Claire Anderson, of ABV Solicitors, writes in The Times:
Leaving suspects in the dark for years can destroy lives – our justice system must unite for change.
Waiting for results is stressful, whether it be for medical tests or exams, indeed anything that will have an impact on one’s life and future.
Imagine a serious sexual allegation is made against you – perhaps by a former partner or family member. You are interviewed by police and strenuously deny the allegation. You are told that there will be an investigation. You will be notified “in due course” of the outcome. Weeks, then months roll by. Sometimes years. You remain in limbo. The strain is unbearable, affecting not only you but all those close to you. It is a living hell.
This scenario happens week in week out. It is, in fact, a more or less universal phenomenon that solicitors see happening all across England and Wales.
During the past 3 months 6,500 new cases have entered into this legal no-man’s land. No conditions, no supervision, no time limit.
Both suspects and lawyers are often kept in the dark about the progress of a case. No matter the nature of the alleged crime – whether to do with sexual allegations, drugs, fraud or serious assault – the same condition applies. More than half of the lawyers surveyed by the London Criminal Courts Solicitors’ Association report to having cases under police investigation that have already lasted between 18 months and 2 years.
Two years of a suspect with their life on hold, two years of a complainants or victim with no closure or protection, two years of society unprotected by safeguards.
The mess we are in lies in part in a well-intentioned law change. After a campaign started by the broadcaster Paul Gambaccini and others, the Policing and Crime Act 2017 limited to 28 days the length of time a suspect could remain on pre-charge bail on conditions – extendable in exceptional circumstances. At the time, defence lawyers thought that was a great advance. But was it?
The legislation has clearly backfired. Because of the overwhelming nature of their workload, police came up with the practise of releasing suspects ‘under investigation’ indefinitely, which explains why some are trapped in limbo for 2 years or more. Because these people are innocent until proven guilty, the new law achieves the opposite of what was originally intended.
The time has come to review the entire police investigation process. The justice system, the Crown Prosecution Service, the courts, and the police themselves need to unite to remedy the current situation and bring about change that can provide justice to suspects in a legal and timely manner.

▶ _What to do_
Quote the stretch of the article about suspects left under police investigation from "Both suspects and" through "and 2 years.". Rely only on the article about suspects left under police investigation.

Records from a collection:
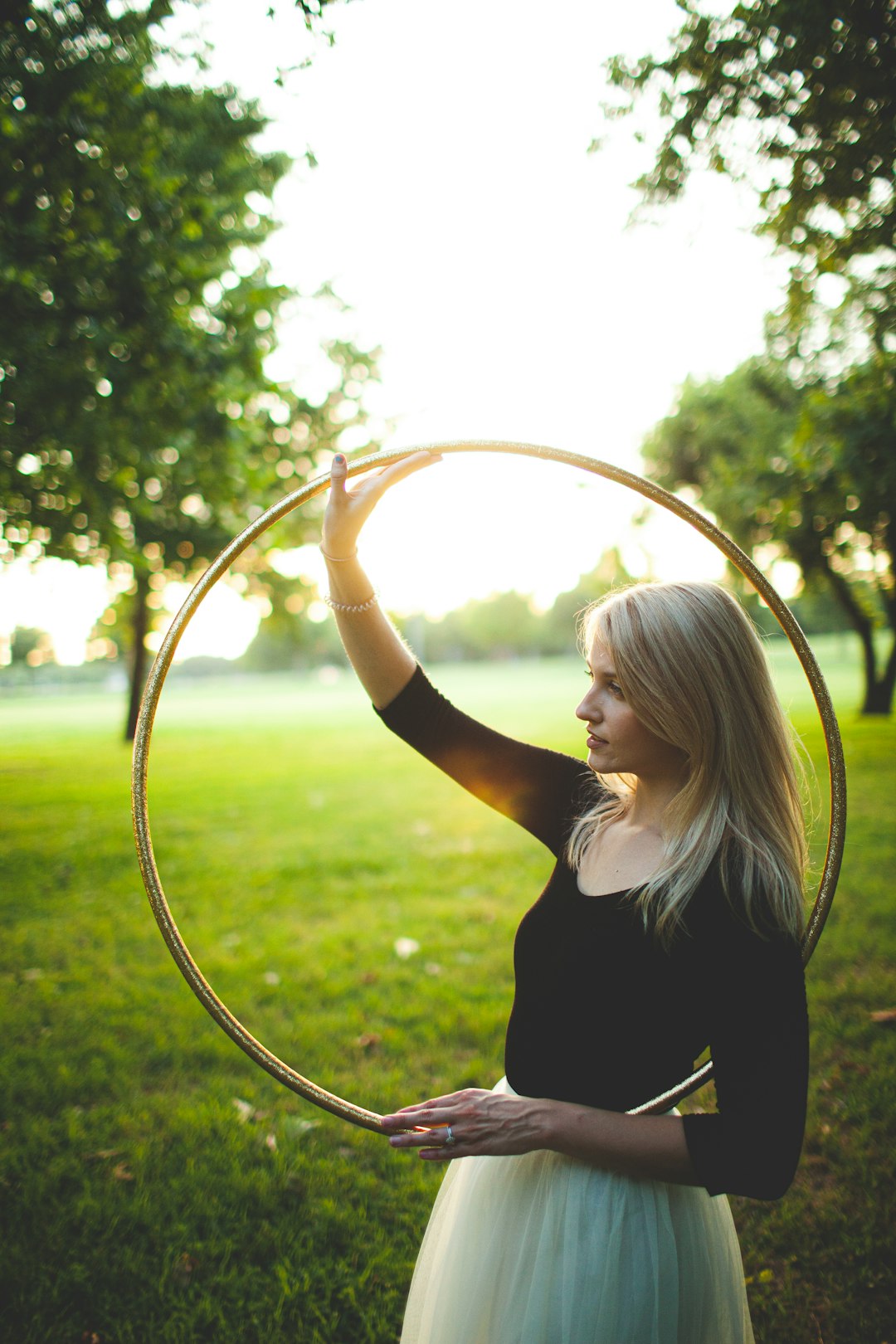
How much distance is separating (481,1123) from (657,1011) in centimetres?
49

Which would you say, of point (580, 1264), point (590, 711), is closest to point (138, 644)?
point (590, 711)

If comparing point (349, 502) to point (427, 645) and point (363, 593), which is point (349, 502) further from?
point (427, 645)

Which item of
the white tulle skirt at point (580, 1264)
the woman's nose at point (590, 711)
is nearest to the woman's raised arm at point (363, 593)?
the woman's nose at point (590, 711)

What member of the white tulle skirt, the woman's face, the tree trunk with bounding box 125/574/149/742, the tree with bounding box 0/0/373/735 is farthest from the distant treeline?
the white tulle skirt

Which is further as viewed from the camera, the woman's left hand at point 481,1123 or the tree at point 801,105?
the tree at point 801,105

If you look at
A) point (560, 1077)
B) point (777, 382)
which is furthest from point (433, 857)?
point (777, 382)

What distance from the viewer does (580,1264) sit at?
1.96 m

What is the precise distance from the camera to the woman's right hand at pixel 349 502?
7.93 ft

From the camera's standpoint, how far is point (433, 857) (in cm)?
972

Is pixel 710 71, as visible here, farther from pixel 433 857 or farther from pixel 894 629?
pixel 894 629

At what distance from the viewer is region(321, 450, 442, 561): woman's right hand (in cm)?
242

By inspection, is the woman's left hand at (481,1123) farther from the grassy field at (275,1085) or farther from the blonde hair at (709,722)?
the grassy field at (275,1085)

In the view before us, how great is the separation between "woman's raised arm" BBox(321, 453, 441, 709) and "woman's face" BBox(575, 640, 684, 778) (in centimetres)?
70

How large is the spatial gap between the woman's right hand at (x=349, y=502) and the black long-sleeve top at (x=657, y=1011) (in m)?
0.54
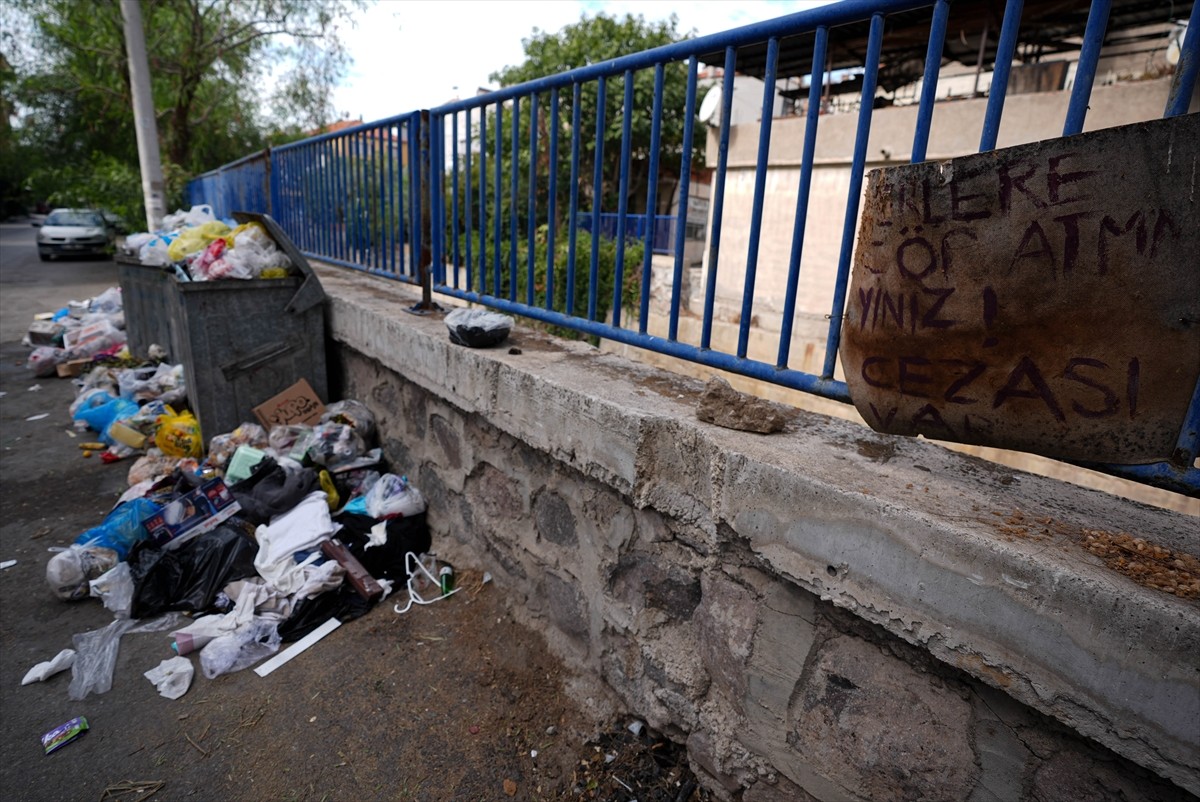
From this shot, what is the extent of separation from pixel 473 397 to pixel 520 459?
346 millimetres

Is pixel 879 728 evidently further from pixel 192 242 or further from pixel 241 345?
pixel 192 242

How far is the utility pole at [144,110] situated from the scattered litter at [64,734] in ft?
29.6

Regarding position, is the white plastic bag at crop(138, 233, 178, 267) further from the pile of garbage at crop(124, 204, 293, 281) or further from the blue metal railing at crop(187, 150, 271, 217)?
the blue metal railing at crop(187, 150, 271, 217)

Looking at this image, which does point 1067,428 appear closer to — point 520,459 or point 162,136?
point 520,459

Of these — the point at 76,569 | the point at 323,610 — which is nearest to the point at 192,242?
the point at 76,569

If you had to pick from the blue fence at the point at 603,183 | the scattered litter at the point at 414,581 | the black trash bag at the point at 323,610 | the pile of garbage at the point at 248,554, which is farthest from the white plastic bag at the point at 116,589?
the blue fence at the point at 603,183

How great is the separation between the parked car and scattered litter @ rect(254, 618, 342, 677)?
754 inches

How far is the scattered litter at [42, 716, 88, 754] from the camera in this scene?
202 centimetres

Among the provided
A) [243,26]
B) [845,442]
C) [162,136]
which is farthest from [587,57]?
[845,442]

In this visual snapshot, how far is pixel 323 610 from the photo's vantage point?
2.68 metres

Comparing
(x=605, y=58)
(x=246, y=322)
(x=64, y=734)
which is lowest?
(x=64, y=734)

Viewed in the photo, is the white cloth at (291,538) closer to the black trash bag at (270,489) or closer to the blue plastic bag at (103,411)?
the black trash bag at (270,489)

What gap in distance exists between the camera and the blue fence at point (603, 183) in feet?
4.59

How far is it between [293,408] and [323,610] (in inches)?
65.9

▶ _Result of the task_
Both suspects and lawyers are often kept in the dark about the progress of a case. No matter the nature of the alleged crime – whether to do with sexual allegations, drugs, fraud or serious assault – the same condition applies. More than half of the lawyers surveyed by the London Criminal Courts Solicitors’ Association report to having cases under police investigation that have already lasted between 18 months and 2 years.